**TASK GOAL:** Could you copy every record below exactly as it stands?

[Collected data]
——
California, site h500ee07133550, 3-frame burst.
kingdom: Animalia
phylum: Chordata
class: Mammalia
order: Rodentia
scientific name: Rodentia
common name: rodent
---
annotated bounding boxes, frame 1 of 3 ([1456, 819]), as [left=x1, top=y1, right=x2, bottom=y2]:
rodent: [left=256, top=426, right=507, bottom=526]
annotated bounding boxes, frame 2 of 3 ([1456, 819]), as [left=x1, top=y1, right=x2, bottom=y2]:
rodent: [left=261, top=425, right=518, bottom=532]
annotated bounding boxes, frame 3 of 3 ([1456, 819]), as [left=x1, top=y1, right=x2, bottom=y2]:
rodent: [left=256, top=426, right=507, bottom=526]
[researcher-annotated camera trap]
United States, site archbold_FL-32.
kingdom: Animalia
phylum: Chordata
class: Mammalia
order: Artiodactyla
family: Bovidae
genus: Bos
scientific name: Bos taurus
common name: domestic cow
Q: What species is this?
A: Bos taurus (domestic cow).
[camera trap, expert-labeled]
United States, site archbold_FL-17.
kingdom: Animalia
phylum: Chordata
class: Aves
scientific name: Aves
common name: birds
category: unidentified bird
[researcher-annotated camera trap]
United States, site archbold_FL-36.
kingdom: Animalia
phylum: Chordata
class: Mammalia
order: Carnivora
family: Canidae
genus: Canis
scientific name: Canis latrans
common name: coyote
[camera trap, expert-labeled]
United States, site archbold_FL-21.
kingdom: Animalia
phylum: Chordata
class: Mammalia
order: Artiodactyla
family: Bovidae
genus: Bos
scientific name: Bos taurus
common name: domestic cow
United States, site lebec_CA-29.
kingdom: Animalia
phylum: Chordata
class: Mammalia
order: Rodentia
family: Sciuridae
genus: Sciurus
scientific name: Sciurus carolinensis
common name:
——
**RESPONSE TO THIS EXERCISE:**
California, site h500ee07133550, 3-frame burst.
kingdom: Animalia
phylum: Chordata
class: Mammalia
order: Rodentia
scientific name: Rodentia
common name: rodent
---
annotated bounding boxes, frame 1 of 3 ([1456, 819]), as [left=x1, top=y1, right=x2, bottom=y2]:
rodent: [left=256, top=426, right=507, bottom=526]
annotated bounding boxes, frame 2 of 3 ([1456, 819]), as [left=x1, top=y1, right=x2, bottom=y2]:
rodent: [left=261, top=425, right=518, bottom=532]
annotated bounding boxes, frame 3 of 3 ([1456, 819]), as [left=x1, top=y1, right=x2, bottom=y2]:
rodent: [left=256, top=426, right=507, bottom=526]
[researcher-annotated camera trap]
United States, site archbold_FL-32.
kingdom: Animalia
phylum: Chordata
class: Mammalia
order: Artiodactyla
family: Bovidae
genus: Bos
scientific name: Bos taurus
common name: domestic cow
Q: What species is this?
A: Bos taurus (domestic cow).
[camera trap, expert-labeled]
United States, site archbold_FL-17.
kingdom: Animalia
phylum: Chordata
class: Aves
scientific name: Aves
common name: birds
category: unidentified bird
[researcher-annotated camera trap]
United States, site archbold_FL-36.
kingdom: Animalia
phylum: Chordata
class: Mammalia
order: Carnivora
family: Canidae
genus: Canis
scientific name: Canis latrans
common name: coyote
[camera trap, expert-labeled]
United States, site archbold_FL-21.
kingdom: Animalia
phylum: Chordata
class: Mammalia
order: Artiodactyla
family: Bovidae
genus: Bos
scientific name: Bos taurus
common name: domestic cow
United States, site lebec_CA-29.
kingdom: Animalia
phylum: Chordata
class: Mammalia
order: Rodentia
family: Sciuridae
genus: Sciurus
scientific name: Sciurus carolinensis
common name:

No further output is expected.